Original poster: otmaskin5@xxxxxxx Also seems off to me. If I got my decimals in the right places my 15/60 nst is rated at 900 VA or .9 kVA. With a 4" secondary & a static gap, I get nearly 4 feet, sometimes close to 4 1/2 feet. And I've heard of guys getting better than I'm getting. Could be my math is in error? Dennis Hopkinton MA


-----Original Message-----
From: tesla@xxxxxxxxxx
To: tesla@xxxxxxxxxx
Sent: Sat, 24 Mar 2007 10:16 PM
Subject: Re: Terry Filter Tuning

Original poster: Ed Phillips <evp@xxxxxxxxxxx>


I talking about the usual range of nsts, approx 1-3 kVA. With typical small dia coilforms, ie, 4-6 inches, usual production is around 1 ft/kVA. With solid state around 1 ft/450 Watts.

Hope that clarifies it.

Dr. Resonance"

That doesn't seem right to me either. I have a small coil here (secondary 3.15" diameter x 15" long, wound with #30) and a 14" x 3" toroid on top. It puts out 24" streamers to a grounded spherical doorknob with 6.5 amps line current (@120 V) to a 12 kV, 60 ma NST and based on comments here at the time I built it I didn't think that was particularly good performance. The cylinder gap uses four sections of 3/4" copper pipe couplings.

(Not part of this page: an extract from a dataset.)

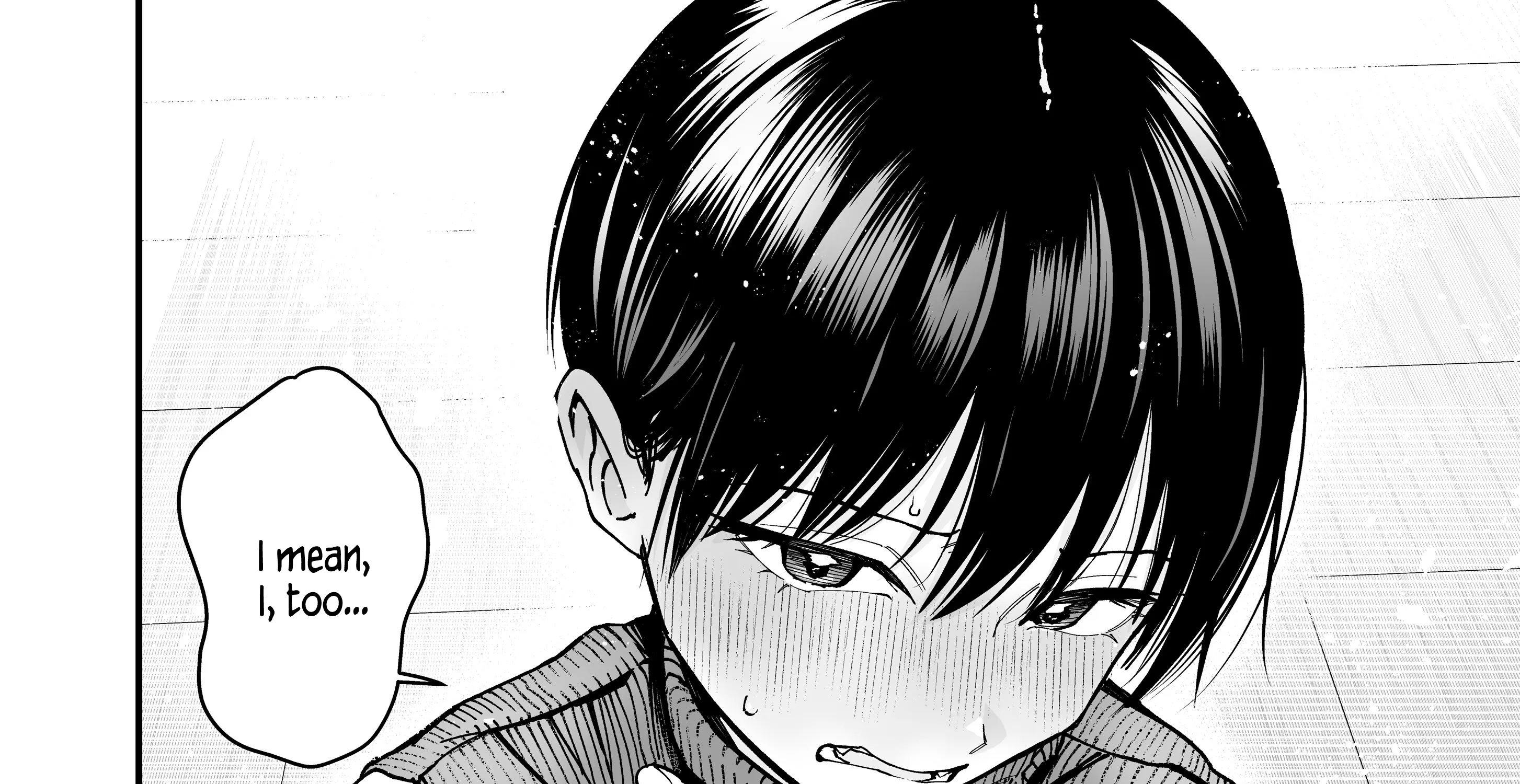 My Boyish Girlfriend is Too Cute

I have a much smaller coil using a 2800 V, 20 ma NST which puts out pretty fat 4" streamers with about 150 watts (measured with electrodynamometer wattmeter) input and don't think that's stellar performance either.

Ed

P.S. I don't think quoting transformer ratings is much of an indication of power input when the transformers are operated as close to resonance as typical NST's are.